@contextaisdk/provider-ollama

v0.1.0

Published

23 days ago

Ollama local LLM provider for ContextAI SDK

0High
0Medium
0Low

draco28

contextai ollama llm ai provider local

@contextaisdk/provider-ollama

Local LLM provider for ContextAI SDK via Ollama

Installation

npm install @contextaisdk/provider-ollama
# or
pnpm add @contextaisdk/provider-ollama

No peer dependencies!

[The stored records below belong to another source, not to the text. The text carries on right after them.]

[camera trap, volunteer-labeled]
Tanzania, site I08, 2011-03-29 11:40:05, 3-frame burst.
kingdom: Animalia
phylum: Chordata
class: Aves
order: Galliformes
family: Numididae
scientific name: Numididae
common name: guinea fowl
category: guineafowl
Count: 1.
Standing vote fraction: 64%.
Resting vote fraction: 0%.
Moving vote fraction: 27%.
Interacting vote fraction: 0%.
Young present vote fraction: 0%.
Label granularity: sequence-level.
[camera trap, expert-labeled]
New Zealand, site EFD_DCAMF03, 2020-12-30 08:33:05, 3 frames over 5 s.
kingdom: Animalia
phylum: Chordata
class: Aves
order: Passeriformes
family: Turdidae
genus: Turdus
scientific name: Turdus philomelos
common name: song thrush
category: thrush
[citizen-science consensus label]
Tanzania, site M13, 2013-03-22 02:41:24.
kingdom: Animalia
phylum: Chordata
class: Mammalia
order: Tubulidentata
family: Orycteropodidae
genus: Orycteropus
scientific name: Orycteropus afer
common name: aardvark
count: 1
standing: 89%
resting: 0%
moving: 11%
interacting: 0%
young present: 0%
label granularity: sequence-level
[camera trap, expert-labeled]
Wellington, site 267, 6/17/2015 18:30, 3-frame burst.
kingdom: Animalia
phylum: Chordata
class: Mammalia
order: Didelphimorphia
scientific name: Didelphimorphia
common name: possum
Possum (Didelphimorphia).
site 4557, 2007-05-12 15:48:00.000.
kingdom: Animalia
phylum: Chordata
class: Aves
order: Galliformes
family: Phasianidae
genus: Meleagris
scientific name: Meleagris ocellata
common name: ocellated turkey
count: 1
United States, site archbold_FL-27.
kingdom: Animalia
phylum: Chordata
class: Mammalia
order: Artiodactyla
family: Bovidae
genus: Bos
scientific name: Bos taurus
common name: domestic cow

This package has no external dependencies beyond @contextaisdk/core.

Prerequisites

Install and run Ollama:

# macOS
brew install ollama

# Linux
curl -fsSL https://ollama.com/install.sh | sh

# Start the server
ollama serve

# Pull a model
ollama pull llama3.2

Quick Start

import { OllamaProvider, OllamaModels } from '@contextaisdk/provider-ollama';
import { Agent } from '@contextaisdk/core';

// Create the provider (no API key needed!)
const ollama = new OllamaProvider({
  model: OllamaModels.LLAMA_3_2,
  host: 'http://localhost:11434', // default
});

// Check if Ollama is running
if (await ollama.isAvailable()) {
  const agent = new Agent({
    name: 'Local Assistant',
    systemPrompt: 'You are a helpful assistant.',
    llm: ollama,
  });

  const response = await agent.run('Hello!');
  console.log(response.output);
} else {
  console.log('Start Ollama with: ollama serve');
}

Configuration

const provider = new OllamaProvider({
  // Required
  model: string;               // e.g., 'llama3.2', 'mistral', 'codellama'

  // Optional settings
  host?: string;               // Server URL (default: 'http://localhost:11434')
  timeout?: number;            // Request timeout (default: 120000ms - 2 min)
  headers?: Record<string, string>;  // Custom headers
  keepAlive?: string;          // Memory management (e.g., '5m', '0')

  // Default generation options
  defaultOptions?: {
    temperature?: number;      // 0-2 (default: 0.8)
    maxTokens?: number;        // Max response tokens
    topP?: number;             // Nucleus sampling
    topK?: number;             // Top-K sampling
    stopSequences?: string[];  // Stop generation triggers
  };
});

Available Models

import { OllamaModels } from '@contextaisdk/provider-ollama';

// Llama 3.2
OllamaModels.LLAMA_3_2        // 'llama3.2' (default size)
OllamaModels.LLAMA_3_2_1B    // 'llama3.2:1b' (small, fast)
OllamaModels.LLAMA_3_2_3B    // 'llama3.2:3b' (balanced)

// Llama 3.1
OllamaModels.LLAMA_3_1_8B    // 'llama3.1:8b'
OllamaModels.LLAMA_3_1_70B   // 'llama3.1:70b' (requires 64GB+ RAM)

// Mistral
OllamaModels.MISTRAL          // 'mistral'
OllamaModels.MISTRAL_NEMO     // 'mistral-nemo'

// Code Models
OllamaModels.CODELLAMA        // 'codellama'
OllamaModels.DEEPSEEK_CODER   // 'deepseek-coder'
OllamaModels.QWEN_CODER       // 'qwen2.5-coder'

// Small Models
OllamaModels.PHI3             // 'phi3' (Microsoft)
OllamaModels.GEMMA2           // 'gemma2' (Google)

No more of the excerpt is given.